NEW YORK (Reuters Health) - Pregnant women who regularly have milk or yogurt with “good” bacteria may be less likely to suffer the late-pregnancy complication known as pre-eclampsia, a new study finds.
Pre-eclampsia occurs when a woman has a sudden increase in blood pressure after the 20th week of pregnancy. Other signs include protein in the urine and swelling in the face and hands.
The disorder, which affects about five percent of all pregnant women, can be dangerous if unrecognized: it may progress to the rare condition eclampsia, which can cause the mother to have seizures or fall into a coma.
In the new study, researchers found that of more than 33,000 Norwegian women who gave birth over six years, those who consumed probiotic milk or yogurt every day during pregnancy were less likely to develop pre-eclampsia.
Of those women, 4.1 percent developed pre-eclampsia, compared with 5.6 percent of women who did not consume probiotic food.
When the researchers factored in other differences -- like the women’s weight, education and smoking habits -- probiotic consumers still had a 20 percent lower risk of pre-eclampsia.
There is no proven way to prevent pre-eclampsia. And the new findings do not mean that probiotics do the trick either, according to Dr. Bo Jacobsson, a researcher at the Institute of Public Health in Oslo who worked on the study.
The results point only to a correlation between higher probiotic intake and lower pre-eclampsia risk. And that link should be tested in future studies, Jacobsson told Reuters Health in an email.

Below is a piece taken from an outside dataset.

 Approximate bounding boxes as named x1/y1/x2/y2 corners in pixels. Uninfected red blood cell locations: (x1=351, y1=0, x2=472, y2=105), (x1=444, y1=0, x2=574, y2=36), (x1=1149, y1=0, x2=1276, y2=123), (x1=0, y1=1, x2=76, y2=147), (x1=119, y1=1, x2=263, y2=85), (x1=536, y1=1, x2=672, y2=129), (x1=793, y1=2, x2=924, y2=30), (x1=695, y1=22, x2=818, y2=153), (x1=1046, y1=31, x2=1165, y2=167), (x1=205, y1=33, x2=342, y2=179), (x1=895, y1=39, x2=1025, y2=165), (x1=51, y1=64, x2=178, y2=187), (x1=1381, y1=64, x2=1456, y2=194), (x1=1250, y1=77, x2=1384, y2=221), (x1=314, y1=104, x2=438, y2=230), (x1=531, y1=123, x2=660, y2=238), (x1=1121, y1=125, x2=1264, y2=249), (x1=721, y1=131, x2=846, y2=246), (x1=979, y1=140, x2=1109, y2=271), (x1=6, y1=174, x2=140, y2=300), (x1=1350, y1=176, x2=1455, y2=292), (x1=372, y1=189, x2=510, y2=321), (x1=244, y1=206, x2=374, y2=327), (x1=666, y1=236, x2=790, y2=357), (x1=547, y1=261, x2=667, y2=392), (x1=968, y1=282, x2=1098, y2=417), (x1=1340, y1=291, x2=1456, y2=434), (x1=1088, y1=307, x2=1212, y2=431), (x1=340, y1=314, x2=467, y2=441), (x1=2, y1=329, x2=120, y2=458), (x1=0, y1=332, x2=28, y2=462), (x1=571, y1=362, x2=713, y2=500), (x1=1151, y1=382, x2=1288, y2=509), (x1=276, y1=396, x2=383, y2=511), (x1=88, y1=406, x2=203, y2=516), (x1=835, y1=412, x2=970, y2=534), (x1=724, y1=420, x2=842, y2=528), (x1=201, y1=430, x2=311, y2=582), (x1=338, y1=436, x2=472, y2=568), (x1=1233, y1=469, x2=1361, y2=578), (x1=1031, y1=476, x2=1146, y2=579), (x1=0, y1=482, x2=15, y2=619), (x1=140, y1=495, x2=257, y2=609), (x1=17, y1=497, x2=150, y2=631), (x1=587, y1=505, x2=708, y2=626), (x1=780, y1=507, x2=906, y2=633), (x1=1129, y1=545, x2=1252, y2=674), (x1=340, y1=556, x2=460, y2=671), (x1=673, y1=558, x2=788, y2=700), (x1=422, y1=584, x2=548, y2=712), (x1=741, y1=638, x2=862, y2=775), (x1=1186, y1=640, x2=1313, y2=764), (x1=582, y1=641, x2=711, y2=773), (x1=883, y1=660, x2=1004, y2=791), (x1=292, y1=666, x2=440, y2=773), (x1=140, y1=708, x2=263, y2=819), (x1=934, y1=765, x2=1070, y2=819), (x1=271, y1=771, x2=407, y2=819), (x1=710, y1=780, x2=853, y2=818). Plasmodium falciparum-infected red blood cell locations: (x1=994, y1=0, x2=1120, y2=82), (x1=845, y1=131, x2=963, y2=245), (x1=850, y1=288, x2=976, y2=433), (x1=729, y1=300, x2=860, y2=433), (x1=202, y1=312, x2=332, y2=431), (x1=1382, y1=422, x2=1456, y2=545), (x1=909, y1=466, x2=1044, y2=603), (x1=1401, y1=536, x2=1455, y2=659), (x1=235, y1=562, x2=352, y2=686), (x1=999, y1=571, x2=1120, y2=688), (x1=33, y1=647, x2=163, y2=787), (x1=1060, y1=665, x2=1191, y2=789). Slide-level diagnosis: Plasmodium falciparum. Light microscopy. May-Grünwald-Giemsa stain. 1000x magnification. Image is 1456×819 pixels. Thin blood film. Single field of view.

Many pregnant women consume probiotics, he noted, and there is evidence that it’s safe. So clinical trials could test whether giving women probiotics reduces pre-eclampsia risk.
That, Jacobsson said, should be done with probiotic capsules -- containing a controlled amount of specific good bacteria -- rather than food.
Probiotics are friendly bacteria added to cultured dairy products; they are marketed as having health benefits such as improved digestion. In theory, probiotics might affect pre-eclampsia development through effects on the immune system and body-wide inflammation. But that remains to be proven.
The current findings, reported in the American Journal of Epidemiology, are based on 33,399 women taking part in a larger Norwegian study of mother and child health.
During pregnancy, the women filled out questionnaires on diet and lifestyle; that included questions on how often they had probiotic milk or yogurt.
Daily probiotic consumers showed a 20 percent lower risk of developing pre-eclampsia. That’s a modest difference, Jacobsson said.
He added, though, that it’s “important” because it points to a new area of research: the question of whether probiotics can make a difference in pre-eclampsia risk.
For now, Jacobsson said, pregnant women should not “change their food habits” and add probiotic products in the hopes of preventing pre-eclampsia.
No one knows how to prevent pre-eclampsia, but certain factors put women at a greater risk. Those include obesity, having high blood pressure before pregnancy, being pregnant with more than one baby and a history of pre-eclampsia in past pregnancies.
Catching pre-eclampsia is key, so experts urge all women to have regular pre-natal care visits. If the condition develops, the doctor can more closely monitor the pregnancy and, if necessary, deliver the baby early -- which is the only cure for pre-eclampsia.